Am letzten Tag der Transferperiode hat auch der VfL Osnabrück nochmal zugeschlagen und Florian Krebs vom Ligakonkurrenten 1. FC Heidenheim verpflichtet. Wie der FCH bekannt gab, hat der Abwehrspieler seinen am Ende dieser Saison auslaufenden Vertrag beim 1. FCH aufgelöst und beim VfL bis 2015 unterschrieben. "Wir entsprechen damit seinem Wunsch, ihm diesen Wechsel zu ermöglichen", erklärte FCH Geschäftsführer Holger Sanwald und fügte hinzu: "Florian Krebs hat sich in seiner Zeit beim 1. FC Heidenheim 1846 stets korrekt verhalten und sich um den FCH sehr verdient gemacht. Es war deshalb für uns klar, dass wir ihm keine Steine für seine zukünftige sportliche Entwicklung in der Weg legen werden, weshalb wir ihm kurzentschlossen die Freigabe erteilt haben."

 "Florian entspricht absolut unserem Anforderungsprofil"

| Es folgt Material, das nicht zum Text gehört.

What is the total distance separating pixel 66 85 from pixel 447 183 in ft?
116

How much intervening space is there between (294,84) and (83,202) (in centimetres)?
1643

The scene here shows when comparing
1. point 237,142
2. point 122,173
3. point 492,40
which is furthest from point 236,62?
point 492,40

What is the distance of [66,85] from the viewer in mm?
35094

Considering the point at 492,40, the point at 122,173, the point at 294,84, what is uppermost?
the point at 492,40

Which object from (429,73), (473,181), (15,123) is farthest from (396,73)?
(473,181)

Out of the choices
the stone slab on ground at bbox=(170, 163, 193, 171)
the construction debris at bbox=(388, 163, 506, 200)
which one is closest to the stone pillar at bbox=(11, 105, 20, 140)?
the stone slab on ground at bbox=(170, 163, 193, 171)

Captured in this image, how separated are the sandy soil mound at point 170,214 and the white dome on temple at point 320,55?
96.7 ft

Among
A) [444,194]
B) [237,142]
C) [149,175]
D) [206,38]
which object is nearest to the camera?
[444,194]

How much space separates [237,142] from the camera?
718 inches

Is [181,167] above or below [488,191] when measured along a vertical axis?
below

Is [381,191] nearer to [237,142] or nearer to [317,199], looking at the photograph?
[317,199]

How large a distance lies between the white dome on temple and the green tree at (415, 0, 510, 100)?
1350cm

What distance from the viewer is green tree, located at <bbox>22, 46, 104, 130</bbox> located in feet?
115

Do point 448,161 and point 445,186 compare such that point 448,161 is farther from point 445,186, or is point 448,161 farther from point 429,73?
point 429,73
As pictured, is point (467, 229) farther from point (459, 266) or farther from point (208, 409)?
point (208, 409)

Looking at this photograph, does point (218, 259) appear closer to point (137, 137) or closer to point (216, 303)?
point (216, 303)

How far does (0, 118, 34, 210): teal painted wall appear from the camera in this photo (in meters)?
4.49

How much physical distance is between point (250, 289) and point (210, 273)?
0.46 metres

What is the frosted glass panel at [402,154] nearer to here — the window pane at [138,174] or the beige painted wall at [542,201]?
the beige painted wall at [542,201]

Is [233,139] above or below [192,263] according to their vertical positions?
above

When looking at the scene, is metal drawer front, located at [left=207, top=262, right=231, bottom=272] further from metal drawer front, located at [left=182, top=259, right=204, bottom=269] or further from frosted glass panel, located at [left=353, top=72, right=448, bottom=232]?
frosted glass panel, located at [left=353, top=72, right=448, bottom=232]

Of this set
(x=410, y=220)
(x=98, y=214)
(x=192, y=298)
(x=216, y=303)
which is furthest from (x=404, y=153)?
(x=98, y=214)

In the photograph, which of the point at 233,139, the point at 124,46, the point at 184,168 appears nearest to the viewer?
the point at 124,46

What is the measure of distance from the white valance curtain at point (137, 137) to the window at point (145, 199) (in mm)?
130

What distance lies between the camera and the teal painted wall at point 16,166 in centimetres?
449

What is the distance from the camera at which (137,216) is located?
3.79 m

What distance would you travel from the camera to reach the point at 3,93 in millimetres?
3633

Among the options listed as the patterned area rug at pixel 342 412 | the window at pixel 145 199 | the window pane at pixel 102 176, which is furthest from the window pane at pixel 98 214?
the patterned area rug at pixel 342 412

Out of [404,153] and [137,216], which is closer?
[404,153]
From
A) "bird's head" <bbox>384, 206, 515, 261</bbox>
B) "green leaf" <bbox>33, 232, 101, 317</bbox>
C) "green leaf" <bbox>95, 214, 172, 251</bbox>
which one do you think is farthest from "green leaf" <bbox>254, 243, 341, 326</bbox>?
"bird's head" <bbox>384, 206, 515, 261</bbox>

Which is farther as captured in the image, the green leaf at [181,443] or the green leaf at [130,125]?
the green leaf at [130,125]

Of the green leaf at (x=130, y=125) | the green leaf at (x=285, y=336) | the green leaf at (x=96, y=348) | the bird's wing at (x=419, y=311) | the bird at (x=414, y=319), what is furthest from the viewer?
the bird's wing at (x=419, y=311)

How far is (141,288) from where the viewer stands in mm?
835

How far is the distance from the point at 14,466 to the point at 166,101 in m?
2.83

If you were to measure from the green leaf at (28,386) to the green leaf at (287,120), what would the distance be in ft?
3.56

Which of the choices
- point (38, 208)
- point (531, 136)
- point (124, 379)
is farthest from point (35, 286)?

Der Innenverteidiger spielte seit Sommer 2009 für die Heidenheimer und kam in dieser Zeit auf 103 Drittliga-Spiele, in denen er vier Tore erzielte und zwei weitere vorlegte. Während er in den meisten der vergangenen Spielzeiten noch gesetzt war, kam er in dieser Saison nicht über seinen Reservistenstatus heraus: Bisher stehen sieben Einsätze zu Buche, in denen er jeweils kurz vor Ende eingewechselt wurde. Beim VfL wird er aber wahrscheinlich auch nicht auf Anhieb gesetzt sein, da das Innenverteidiger-Duo aus David Pisot und Sebastian Neumann zuletzt keinen Einlass dazu gab, ausgetauscht zu werden. Florian Krebs ist nach Andreas Glockner, der vom 1. FC Saarbrücken kam, der zweite Winterneuzugang der Lila-Weißen.  "Ich freue mich darüber, dass es kurz vor dem Ablauf der Transferfrist mit dem Wechsel von Florian Krebs noch geklappt hat. Florian entspricht absolut unserem Anforderungsprofil, er ist mit 25 Jahren ein erfahrener Spieler, besitzt aber zusätzlich noch Entwicklungspotenzial. Florian ist in der Innenverteidigung und auf der Sechser-Position einsetzbar. Mit seiner Kopfballstärke wird er uns sicherlich weiterhelfen", so VfL-Coach Maik Walpurgis.